• **Text block**
-=-=-
Court of Appeals of Washington, Division 1

February 12, 2018


          SPEARMAN, J.

         Eric Mason hid a video camera in the bathroom he shared with his stepsister and her husband. Over the course of a few months he filmed his stepsister on one occasion and her husband on three occasions. Once the filming did not capture anyone. A jury convicted Mason of four counts of voyeurism and one count of attempted voyeurism. On appeal, he claims that his multiple convictions for the same victim violated his double jeopardy rights, and that there was insufficient evidence that he filmed for the purpose of sexual gratification. He also argues that the prosecutor engaged in misconduct, that his counsel was ineffective, and that several of his conditions of community custody are unlawful. We agree with Mason's challenges to the conditions of community custody, but conclude that his other claims lack merit. We affirm his conviction, but remand for the trial court to strike, and/or amend the unlawful community custody conditions.
-=-=-
• **Data lines**
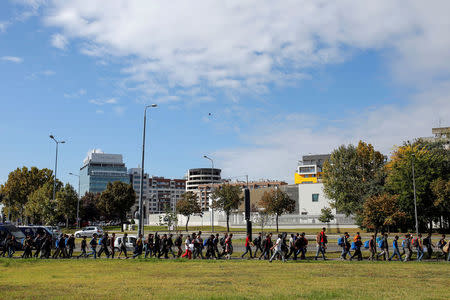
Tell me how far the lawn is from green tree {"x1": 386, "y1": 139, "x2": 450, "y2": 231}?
3830cm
-=-=-
• **Written problem A**
According to the appeals court opinion, what did the jury convict Mason of?
• **Written problem B**
Summarize the appeals court opinion in two sentences.
• **Written problem C**
Say whether each statement agrees with the appeals court opinion, and quote the words of the opinion that decide it.
(i) Mason filmed his stepsister on three occasions.
(ii) The court agreed with Mason's challenges to the conditions of community custody.
(iii) The court reversed Mason's conviction.
The listing has nothing to do with the appeals court opinion.

• **Exercise answer A**
Four counts of voyeurism and one count of attempted voyeurism.

• **Exercise answer B**
Eric Mason was convicted of four counts of voyeurism and one count of attempted voyeurism after hiding a video camera in a bathroom he shared with his stepsister and her husband. On appeal, the court rejected his double jeopardy, insufficient evidence, prosecutorial misconduct and ineffective counsel claims, but agreed that several community custody conditions were unlawful, so it affirmed the conviction and remanded for those conditions to be struck or amended.

• **Exercise answer C**
(i) No: "he filmed his stepsister on one occasion and her husband on three occasions."
(ii) Yes: "We agree with Mason's challenges to the conditions of community custody."
(iii) No: "We affirm his conviction, but remand for the trial court to strike, and/or amend the unlawful community custody conditions."